[Stored dataset items]
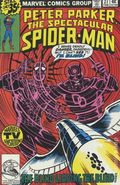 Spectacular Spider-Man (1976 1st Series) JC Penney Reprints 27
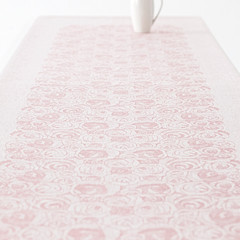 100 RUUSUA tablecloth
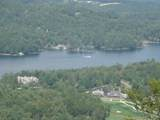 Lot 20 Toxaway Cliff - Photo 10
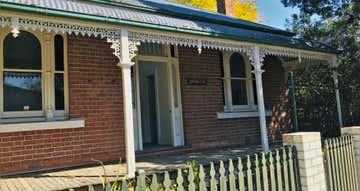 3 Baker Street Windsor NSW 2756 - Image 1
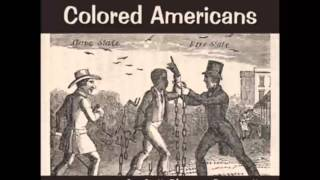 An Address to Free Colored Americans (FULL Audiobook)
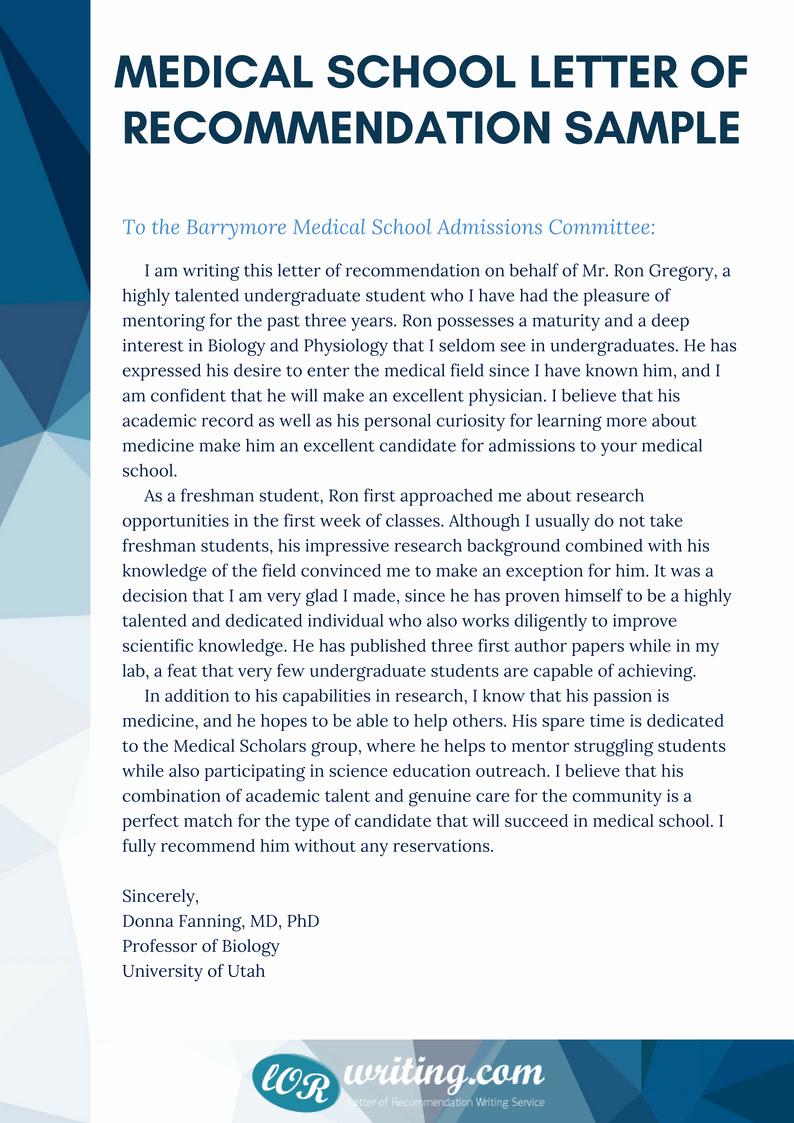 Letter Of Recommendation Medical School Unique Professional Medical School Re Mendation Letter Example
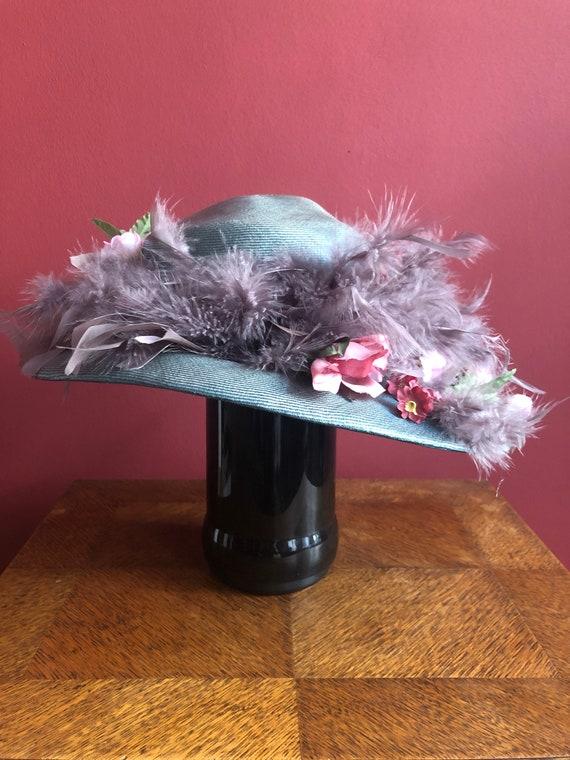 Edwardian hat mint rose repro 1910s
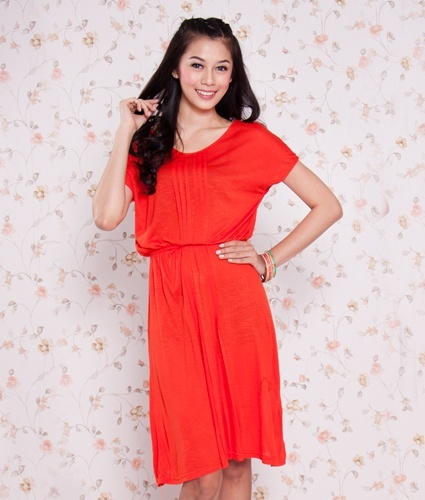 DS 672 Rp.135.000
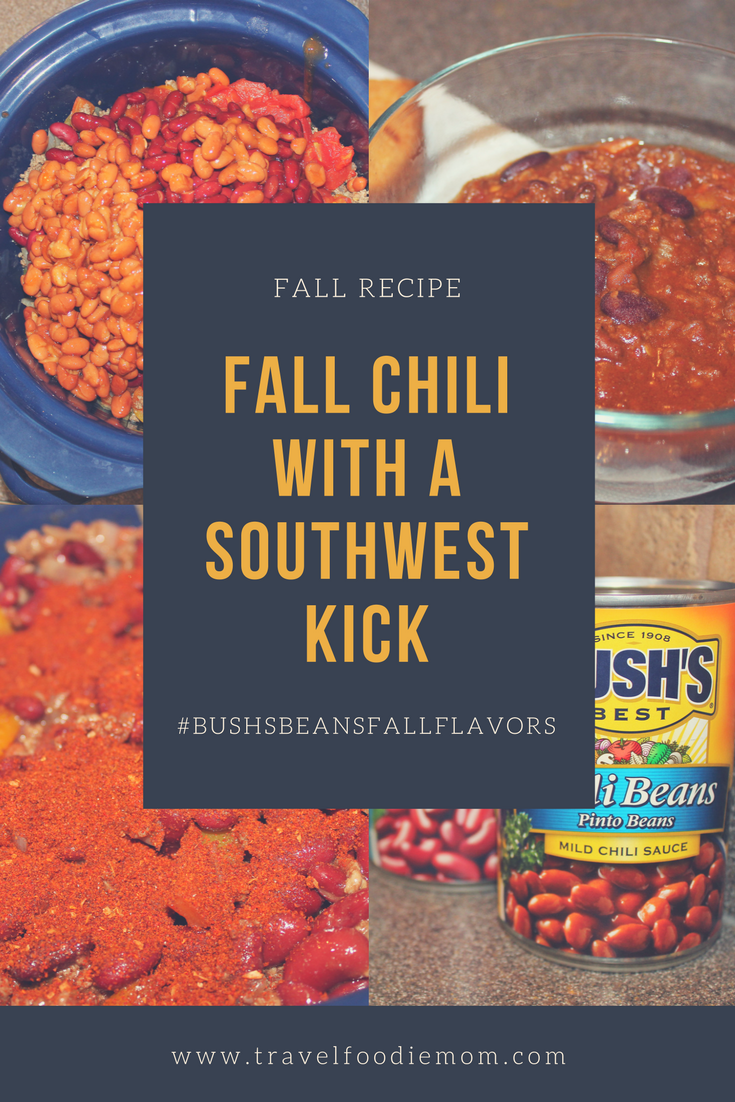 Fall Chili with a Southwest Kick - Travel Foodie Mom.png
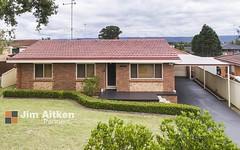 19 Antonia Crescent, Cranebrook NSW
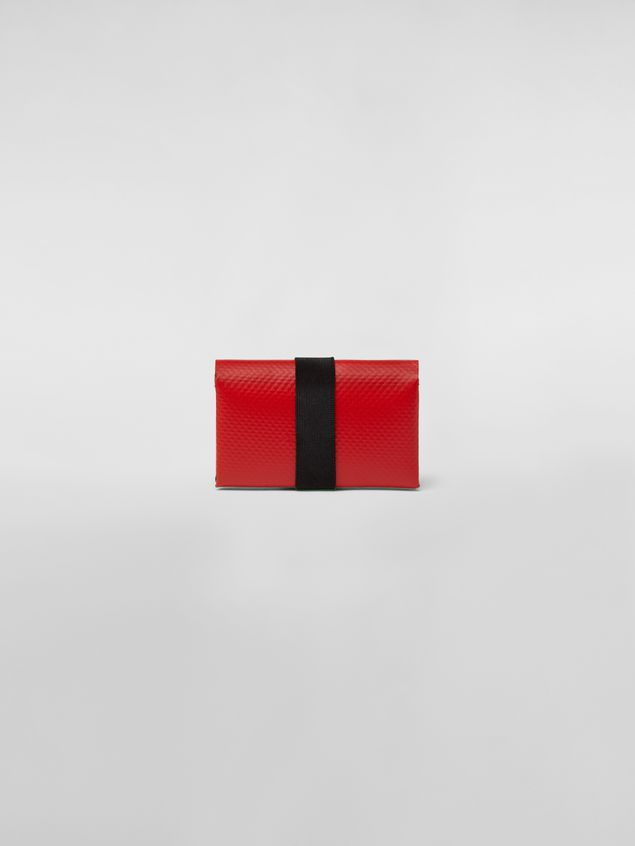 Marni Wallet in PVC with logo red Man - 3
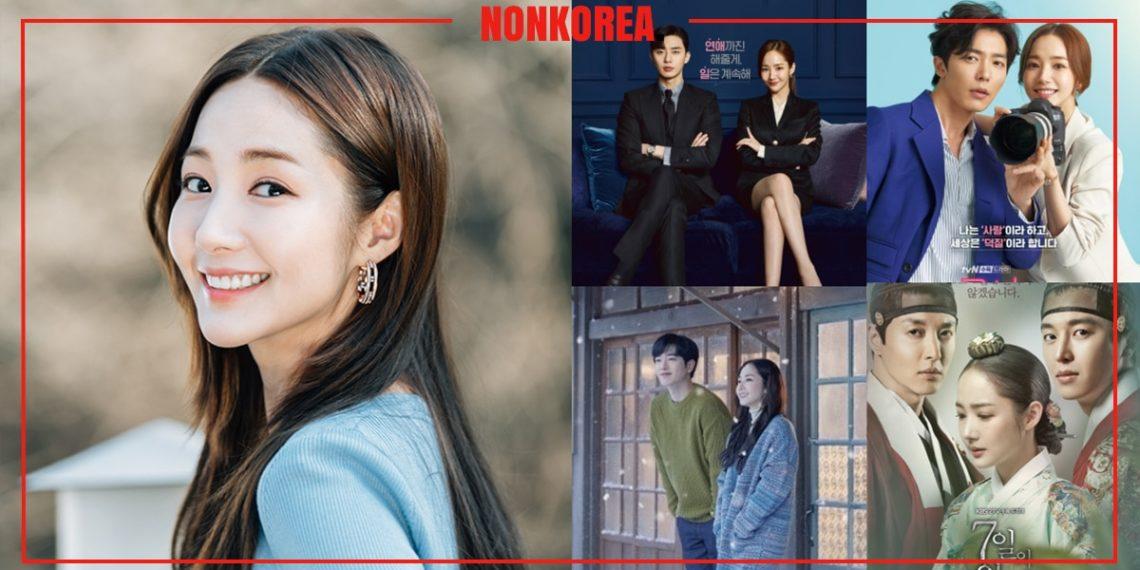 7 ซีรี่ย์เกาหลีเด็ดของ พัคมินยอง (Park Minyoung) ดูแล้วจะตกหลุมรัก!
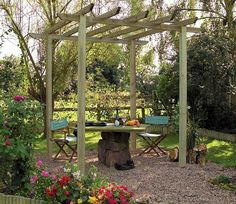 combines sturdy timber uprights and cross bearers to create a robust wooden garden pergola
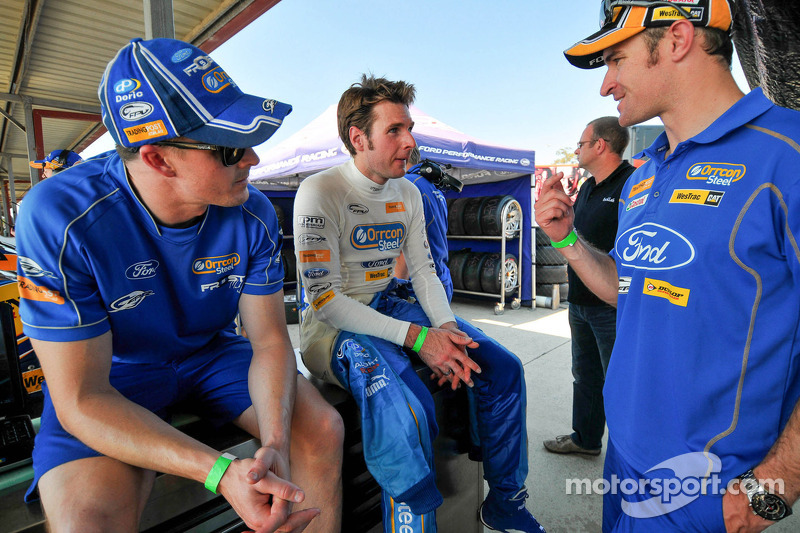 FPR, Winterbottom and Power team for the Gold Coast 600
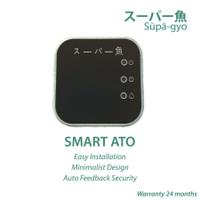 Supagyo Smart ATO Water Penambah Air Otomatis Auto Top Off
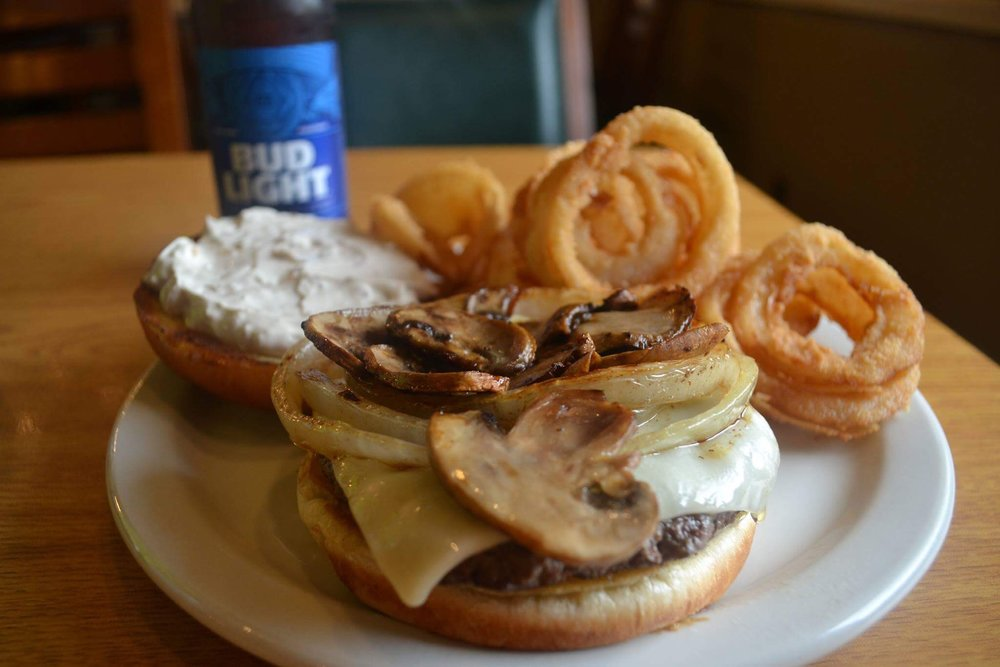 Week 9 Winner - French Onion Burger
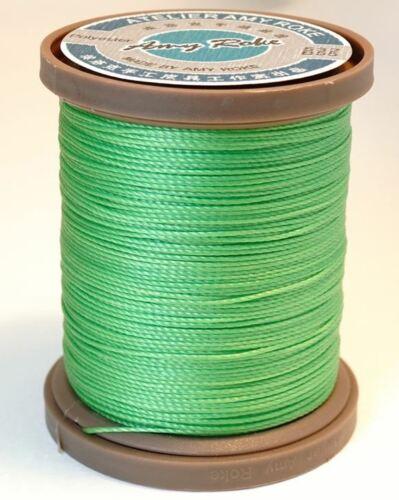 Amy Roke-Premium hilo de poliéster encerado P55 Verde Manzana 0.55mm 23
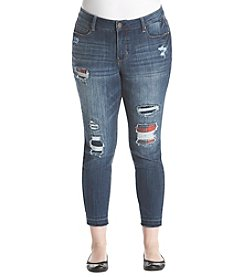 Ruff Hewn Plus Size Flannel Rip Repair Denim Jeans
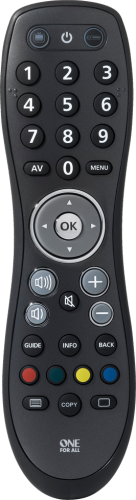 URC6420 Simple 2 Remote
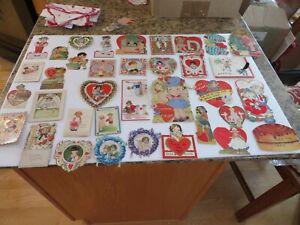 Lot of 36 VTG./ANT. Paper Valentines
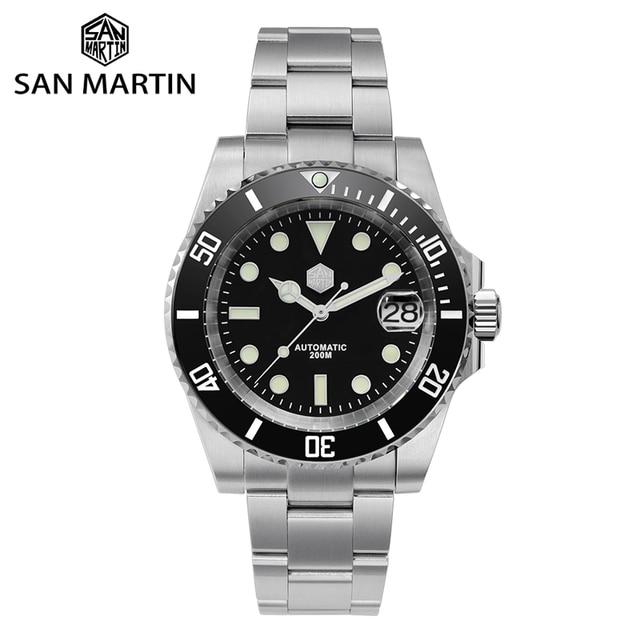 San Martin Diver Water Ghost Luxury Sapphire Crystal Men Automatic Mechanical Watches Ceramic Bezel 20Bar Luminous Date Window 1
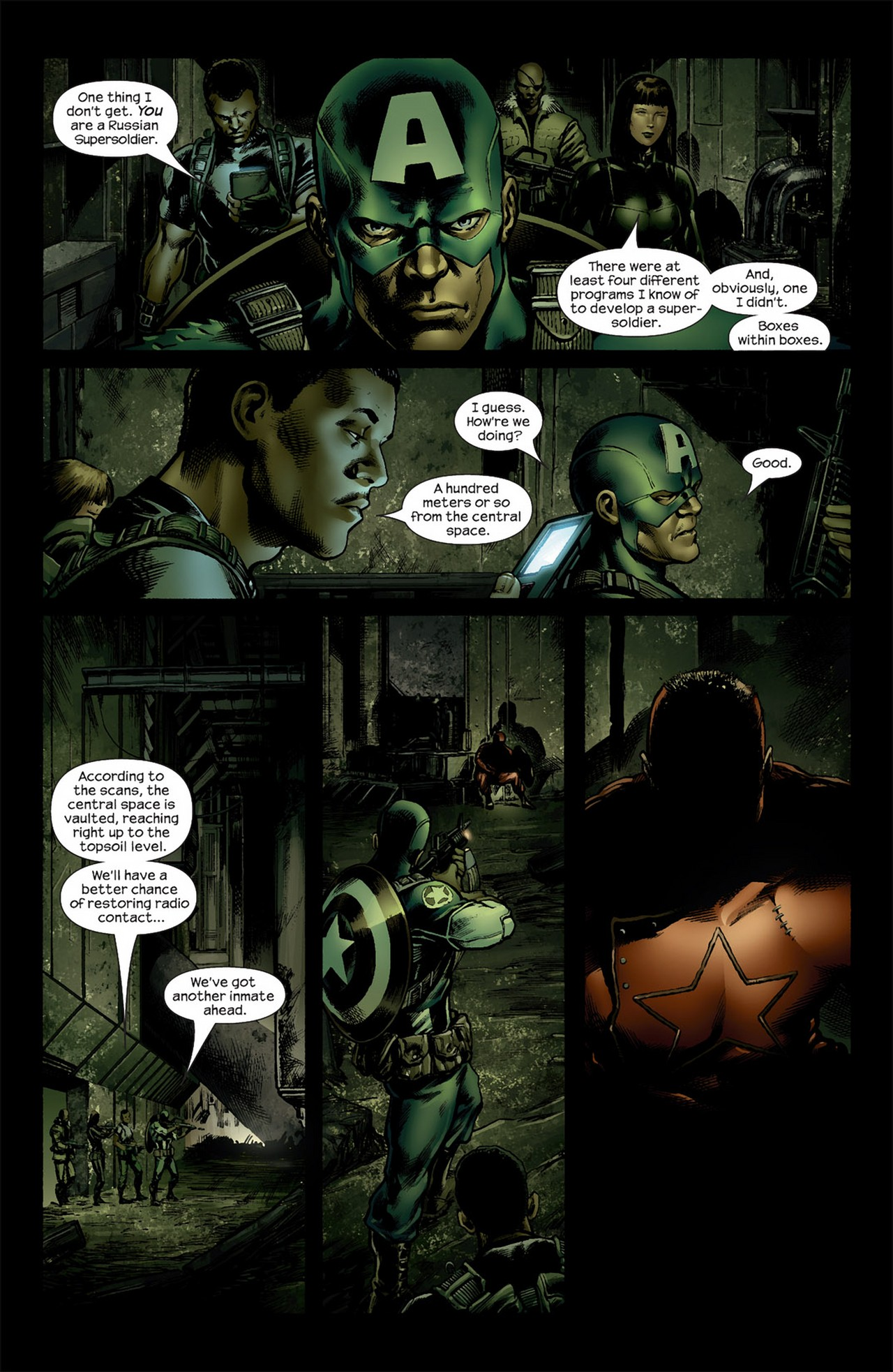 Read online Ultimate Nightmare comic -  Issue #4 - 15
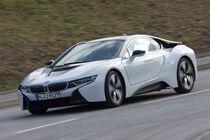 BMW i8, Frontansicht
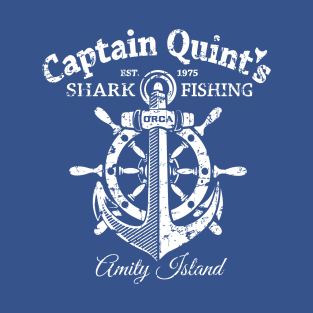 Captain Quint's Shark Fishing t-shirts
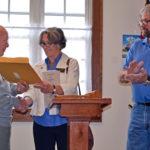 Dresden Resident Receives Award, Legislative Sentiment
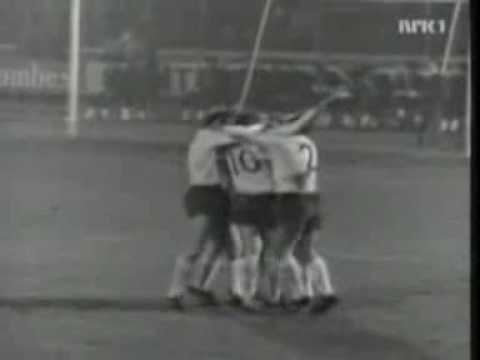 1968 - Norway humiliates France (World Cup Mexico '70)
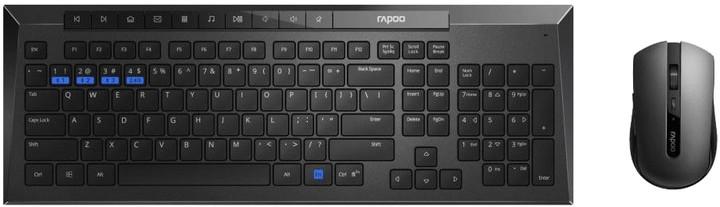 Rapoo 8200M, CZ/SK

WHAT TO PRODUCE: An exact copy of all the lines above is required, with the pictures removed.

YOUR SOLUTION:
 Spectacular Spider-Man (1976 1st Series) JC Penney Reprints 27
 100 RUUSUA tablecloth
 Lot 20 Toxaway Cliff - Photo 10
 3 Baker Street Windsor NSW 2756 - Image 1
 An Address to Free Colored Americans (FULL Audiobook)
 Letter Of Recommendation Medical School Unique Professional Medical School Re Mendation Letter Example
 Edwardian hat mint rose repro 1910s
 DS 672 Rp.135.000
 Fall Chili with a Southwest Kick - Travel Foodie Mom.png
 19 Antonia Crescent, Cranebrook NSW
 Marni Wallet in PVC with logo red Man - 3
 7 ซีรี่ย์เกาหลีเด็ดของ พัคมินยอง (Park Minyoung) ดูแล้วจะตกหลุมรัก!
 combines sturdy timber uprights and cross bearers to create a robust wooden garden pergola
 FPR, Winterbottom and Power team for the Gold Coast 600
 Supagyo Smart ATO Water Penambah Air Otomatis Auto Top Off
 Week 9 Winner - French Onion Burger
 Amy Roke-Premium hilo de poliéster encerado P55 Verde Manzana 0.55mm 23
 Ruff Hewn Plus Size Flannel Rip Repair Denim Jeans
 URC6420 Simple 2 Remote
 Lot of 36 VTG./ANT. Paper Valentines
 San Martin Diver Water Ghost Luxury Sapphire Crystal Men Automatic Mechanical Watches Ceramic Bezel 20Bar Luminous Date Window 1
 Read online Ultimate Nightmare comic -  Issue #4 - 15
 BMW i8, Frontansicht
 Captain Quint's Shark Fishing t-shirts
 Dresden Resident Receives Award, Legislative Sentiment
 1968 - Norway humiliates France (World Cup Mexico '70)
 Rapoo 8200M, CZ/SK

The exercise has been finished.